Provided text ::

One feature of the device disclosed by Leggett is the incorporation of multiple segmented transmitters and receivers. With the use of multiple segmented transmitters and receivers, it is possible to direct acoustic energy in any selected direction and receive acoustic energy from any selected direction.

Using various combinations of the sensors available, the present invention makes it possible to achieve a number of difference objectives. These are discussed in turn.

Objective 1: Reservoir Navigation 2–5 M above Oil-Water Contact

There are two preferred methods of achieving this objective. One method relies on the methodology described in the Wu patent discussed above. A pilot hole is first drilled into the reservoir. The pilot hole is preferably a vertical or near vertical borehole in which resistivity measurements are made with either a MWD device or a wireline or slickline device. Next, it is desired to drill a deviated borehole at a selected depth proximate to the oil-water contact identified in the pilot well. Using the method described by Wu, the second hole includes a resistivity measuring device that makes measurements of resistivity as the borehole is being drilled. Based on the pilot hole measurements, modeling results may be generated for a desired trajectory of the deviated borehole and corrective action is taken to alter the drilling direction based on the MWD resistivity measurements. This method is described adequately in Wu and is not discussed further here. Propagation resistivity measurements may be used for the purpose. It is also to be noted that methods discussed below with reference to OBJECTIVE 2 may also be used.

Objective 2: Reservoir Navigation 6–15 M above Oil-Water Contact

This can be accomplished using the same principles as OBJECTIVE 1. However, to do this, a deeper reading resistivity propagation tool is needed. Alternatively, an induction logging tool may be used and the data interpreted using the method described in Tabarovsky. In the method of Tabarovsky, an induction logging tool is used in an inclined borehole for determining properties of subsurface formations formation away from the borehole. Measurements are made at a plurality of transmitter-receiver (T-R) distances. After correction of the data for skin effects and optionally correcting for eddy currents within the borehole, the shallow measurements (those from short T-R spacing or from high frequency data) are inverted to give a model of the near borehole (invaded zone resistivity and diameter) and the resistivity of the formation outside the invaded zone. Using this model, a prediction is made of the data measured by the mid-level and deep sensors (long T-R spacings). A discrepancy between these predicted values and the actual measurements made by the midlevel and deep sensors is indicative of additional layer boundaries in the proximity of the borehole. One such additional boundary would be the oil-water interface. Based on measurements made with an induction logging tool, the drilling direction is controlled so as to maintain a desired value of resistivity measurements made thereby. It is to be noted that when the method of Tabarovsky is used with a MWD device, skin effect corrections may no be necessary and the induction measurements may be inverted directly to establish a distance to the oil-water contact. Such a deep reading resistivity tool would require relatively long transmitter-receiver distances and would also likely have to operate at relatively low frequencies (˜20 kHz) where the noise levels would be high. Power requirements would also be high.

Questions about image scenes
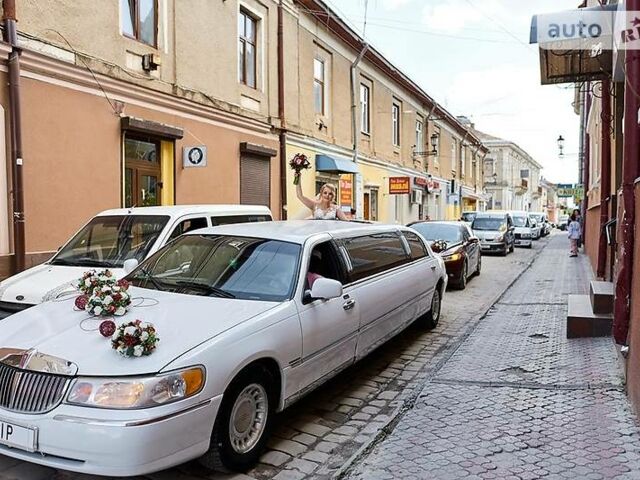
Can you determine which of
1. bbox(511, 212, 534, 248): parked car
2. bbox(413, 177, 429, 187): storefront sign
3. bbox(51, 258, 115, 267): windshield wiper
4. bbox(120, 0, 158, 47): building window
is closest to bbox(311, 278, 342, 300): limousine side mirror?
bbox(51, 258, 115, 267): windshield wiper

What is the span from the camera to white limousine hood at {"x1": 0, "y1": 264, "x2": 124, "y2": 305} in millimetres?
5668

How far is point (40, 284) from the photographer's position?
589 cm

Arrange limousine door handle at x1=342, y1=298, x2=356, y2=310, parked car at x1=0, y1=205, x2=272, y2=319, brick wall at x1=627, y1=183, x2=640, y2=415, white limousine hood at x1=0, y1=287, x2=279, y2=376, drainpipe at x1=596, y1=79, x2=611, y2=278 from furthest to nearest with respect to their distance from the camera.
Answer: drainpipe at x1=596, y1=79, x2=611, y2=278 → parked car at x1=0, y1=205, x2=272, y2=319 → limousine door handle at x1=342, y1=298, x2=356, y2=310 → brick wall at x1=627, y1=183, x2=640, y2=415 → white limousine hood at x1=0, y1=287, x2=279, y2=376

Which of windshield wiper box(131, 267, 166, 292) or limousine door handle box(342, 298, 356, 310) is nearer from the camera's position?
windshield wiper box(131, 267, 166, 292)

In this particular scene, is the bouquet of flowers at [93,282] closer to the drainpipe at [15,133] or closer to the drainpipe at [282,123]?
the drainpipe at [15,133]

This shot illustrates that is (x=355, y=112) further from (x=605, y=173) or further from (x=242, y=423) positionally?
(x=242, y=423)

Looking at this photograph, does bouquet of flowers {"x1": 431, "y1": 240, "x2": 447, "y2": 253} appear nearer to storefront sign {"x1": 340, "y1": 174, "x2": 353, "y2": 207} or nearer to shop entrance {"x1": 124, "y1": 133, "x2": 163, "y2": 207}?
shop entrance {"x1": 124, "y1": 133, "x2": 163, "y2": 207}

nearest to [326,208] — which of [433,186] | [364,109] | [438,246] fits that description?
[438,246]

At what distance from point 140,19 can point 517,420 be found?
9.77 meters

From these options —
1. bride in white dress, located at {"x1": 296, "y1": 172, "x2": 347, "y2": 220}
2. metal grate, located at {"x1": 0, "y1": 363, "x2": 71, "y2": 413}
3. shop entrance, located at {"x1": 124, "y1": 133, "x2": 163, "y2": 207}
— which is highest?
shop entrance, located at {"x1": 124, "y1": 133, "x2": 163, "y2": 207}

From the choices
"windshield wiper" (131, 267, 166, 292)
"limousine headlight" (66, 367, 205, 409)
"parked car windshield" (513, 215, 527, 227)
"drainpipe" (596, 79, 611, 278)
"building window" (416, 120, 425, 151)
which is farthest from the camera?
"parked car windshield" (513, 215, 527, 227)

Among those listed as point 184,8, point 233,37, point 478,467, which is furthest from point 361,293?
point 233,37

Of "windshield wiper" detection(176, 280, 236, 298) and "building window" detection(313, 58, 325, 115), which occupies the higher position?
"building window" detection(313, 58, 325, 115)

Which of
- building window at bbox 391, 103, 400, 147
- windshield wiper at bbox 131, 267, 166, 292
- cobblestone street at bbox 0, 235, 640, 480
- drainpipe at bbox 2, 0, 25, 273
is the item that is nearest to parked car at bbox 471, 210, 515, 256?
building window at bbox 391, 103, 400, 147
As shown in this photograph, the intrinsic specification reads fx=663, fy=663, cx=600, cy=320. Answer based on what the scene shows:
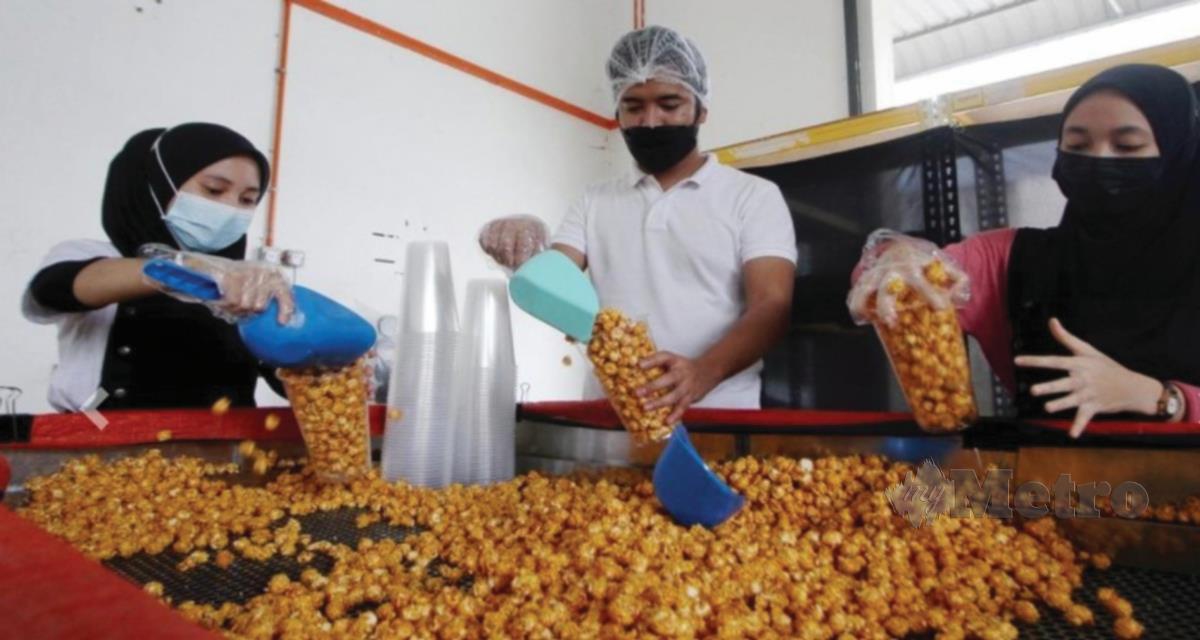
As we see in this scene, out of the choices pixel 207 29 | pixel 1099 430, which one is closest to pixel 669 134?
pixel 1099 430

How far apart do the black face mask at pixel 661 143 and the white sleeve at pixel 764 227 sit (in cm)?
24

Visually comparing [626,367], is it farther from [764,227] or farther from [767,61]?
[767,61]

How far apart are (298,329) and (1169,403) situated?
5.05ft

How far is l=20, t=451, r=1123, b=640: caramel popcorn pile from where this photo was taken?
0.83 metres

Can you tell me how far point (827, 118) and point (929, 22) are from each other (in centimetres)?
185

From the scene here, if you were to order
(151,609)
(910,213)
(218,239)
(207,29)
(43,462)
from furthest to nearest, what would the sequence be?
1. (207,29)
2. (910,213)
3. (218,239)
4. (43,462)
5. (151,609)

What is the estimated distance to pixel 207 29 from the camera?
3070 mm

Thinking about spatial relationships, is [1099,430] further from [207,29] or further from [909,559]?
[207,29]

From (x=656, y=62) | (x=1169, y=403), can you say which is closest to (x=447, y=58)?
(x=656, y=62)

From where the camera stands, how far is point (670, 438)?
1187 millimetres

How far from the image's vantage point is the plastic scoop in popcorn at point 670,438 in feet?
3.48

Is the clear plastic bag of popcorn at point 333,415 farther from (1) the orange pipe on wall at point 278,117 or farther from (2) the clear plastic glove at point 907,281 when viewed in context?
(1) the orange pipe on wall at point 278,117

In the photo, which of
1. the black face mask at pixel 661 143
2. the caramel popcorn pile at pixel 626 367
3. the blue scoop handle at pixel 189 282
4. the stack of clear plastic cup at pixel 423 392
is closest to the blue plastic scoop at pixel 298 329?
the blue scoop handle at pixel 189 282

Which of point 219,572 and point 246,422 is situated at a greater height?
point 246,422
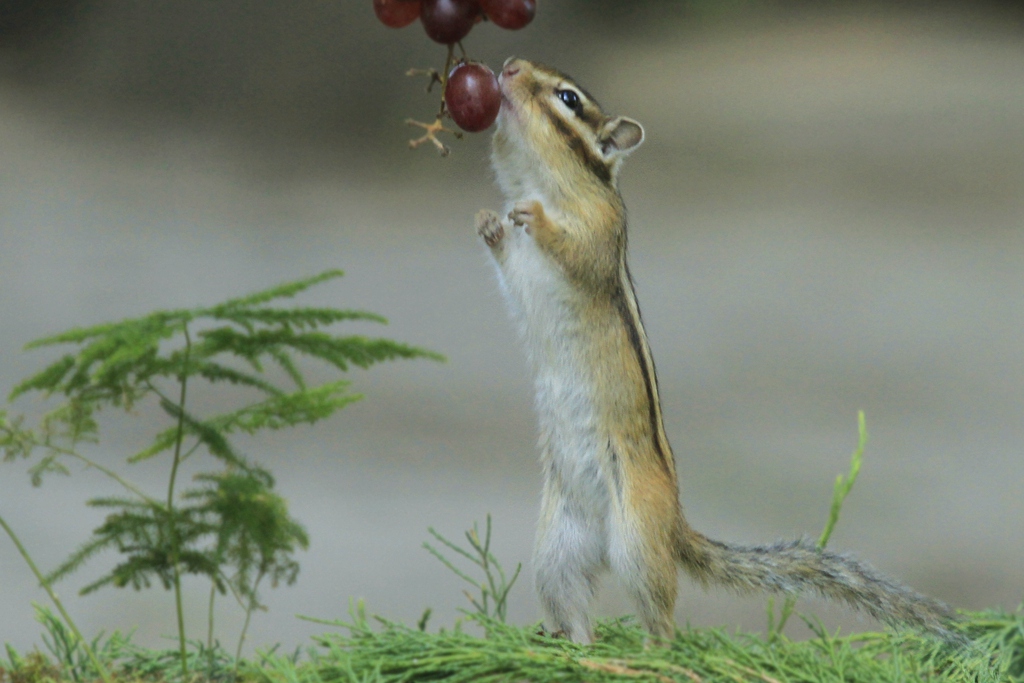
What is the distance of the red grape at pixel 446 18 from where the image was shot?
0.60 m

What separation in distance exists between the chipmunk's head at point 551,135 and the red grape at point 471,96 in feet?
0.78

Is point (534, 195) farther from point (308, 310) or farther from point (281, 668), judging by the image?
point (281, 668)

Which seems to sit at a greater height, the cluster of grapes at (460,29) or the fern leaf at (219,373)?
the cluster of grapes at (460,29)

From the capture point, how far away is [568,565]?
3.04 ft

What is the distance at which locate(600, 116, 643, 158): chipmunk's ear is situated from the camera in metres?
0.96

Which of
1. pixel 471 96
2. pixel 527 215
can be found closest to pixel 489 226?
pixel 527 215

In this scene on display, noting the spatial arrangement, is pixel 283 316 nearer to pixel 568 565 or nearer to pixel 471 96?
pixel 471 96

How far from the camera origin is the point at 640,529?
886mm

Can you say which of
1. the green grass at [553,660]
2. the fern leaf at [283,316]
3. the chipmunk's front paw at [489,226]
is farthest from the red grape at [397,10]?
the green grass at [553,660]

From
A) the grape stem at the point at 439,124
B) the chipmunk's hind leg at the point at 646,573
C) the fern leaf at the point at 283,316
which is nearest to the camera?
the grape stem at the point at 439,124

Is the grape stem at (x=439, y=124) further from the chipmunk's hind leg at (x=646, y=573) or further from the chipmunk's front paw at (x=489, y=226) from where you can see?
the chipmunk's hind leg at (x=646, y=573)

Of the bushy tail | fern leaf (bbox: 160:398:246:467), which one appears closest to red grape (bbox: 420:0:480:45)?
fern leaf (bbox: 160:398:246:467)

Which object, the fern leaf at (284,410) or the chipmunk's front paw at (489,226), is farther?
the chipmunk's front paw at (489,226)

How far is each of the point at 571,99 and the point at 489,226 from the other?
15cm
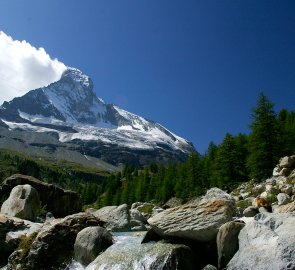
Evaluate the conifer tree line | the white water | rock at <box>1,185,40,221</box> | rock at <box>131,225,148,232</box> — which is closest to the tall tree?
the conifer tree line

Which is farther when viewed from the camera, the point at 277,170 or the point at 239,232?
the point at 277,170

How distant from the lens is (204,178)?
9038 centimetres

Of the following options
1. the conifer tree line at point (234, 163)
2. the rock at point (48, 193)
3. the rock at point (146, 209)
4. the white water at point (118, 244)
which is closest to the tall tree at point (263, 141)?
the conifer tree line at point (234, 163)

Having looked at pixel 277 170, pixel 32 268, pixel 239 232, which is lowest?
pixel 32 268

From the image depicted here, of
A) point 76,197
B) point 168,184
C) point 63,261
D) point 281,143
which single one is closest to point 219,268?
point 63,261

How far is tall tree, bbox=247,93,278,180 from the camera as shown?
5800cm

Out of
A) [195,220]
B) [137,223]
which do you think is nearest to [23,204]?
[137,223]

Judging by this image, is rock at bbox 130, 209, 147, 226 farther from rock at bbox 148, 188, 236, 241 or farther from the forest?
the forest

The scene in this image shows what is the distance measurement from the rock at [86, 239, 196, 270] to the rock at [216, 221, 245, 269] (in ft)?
4.78

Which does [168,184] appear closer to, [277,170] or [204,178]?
[204,178]

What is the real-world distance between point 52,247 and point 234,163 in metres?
54.7

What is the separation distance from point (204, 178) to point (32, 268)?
234ft

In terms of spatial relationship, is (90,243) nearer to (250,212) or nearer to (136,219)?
(250,212)

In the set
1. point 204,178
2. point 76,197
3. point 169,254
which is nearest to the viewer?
point 169,254
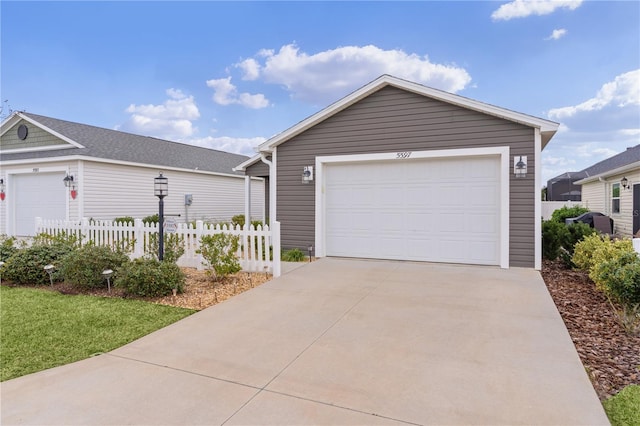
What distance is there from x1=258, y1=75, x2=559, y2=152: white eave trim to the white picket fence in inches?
108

Requirements ::
#1 Answer these questions using the reservoir navigation text:
(a) How far above the oil-water contact does Objective 1 aim to navigate?
(b) What orientation is preferred for the pilot hole?
(c) At roughly what frequency would a deep reading resistivity tool likely have to operate?
#2 From the rows, print the lines starting with the line containing "What is the span" and going on through the line containing "Answer: drainpipe at", both included, with no other lines.
The rows are unrelated to the reservoir navigation text.

Solution set ::
#1
(a) 2–5 M above the oil-water contact.
(b) Vertical or near vertical.
(c) About 20 kHz.

#2
What is the span from the camera to white limousine hood at {"x1": 0, "y1": 264, "x2": 124, "y2": 305} in millimetres?
5668

How far is point (40, 284) from the photographer's position?
589 cm

Arrange limousine door handle at x1=342, y1=298, x2=356, y2=310, parked car at x1=0, y1=205, x2=272, y2=319, brick wall at x1=627, y1=183, x2=640, y2=415, white limousine hood at x1=0, y1=287, x2=279, y2=376, drainpipe at x1=596, y1=79, x2=611, y2=278 from furthest to nearest with respect to their distance from the camera.
Answer: drainpipe at x1=596, y1=79, x2=611, y2=278 → parked car at x1=0, y1=205, x2=272, y2=319 → limousine door handle at x1=342, y1=298, x2=356, y2=310 → brick wall at x1=627, y1=183, x2=640, y2=415 → white limousine hood at x1=0, y1=287, x2=279, y2=376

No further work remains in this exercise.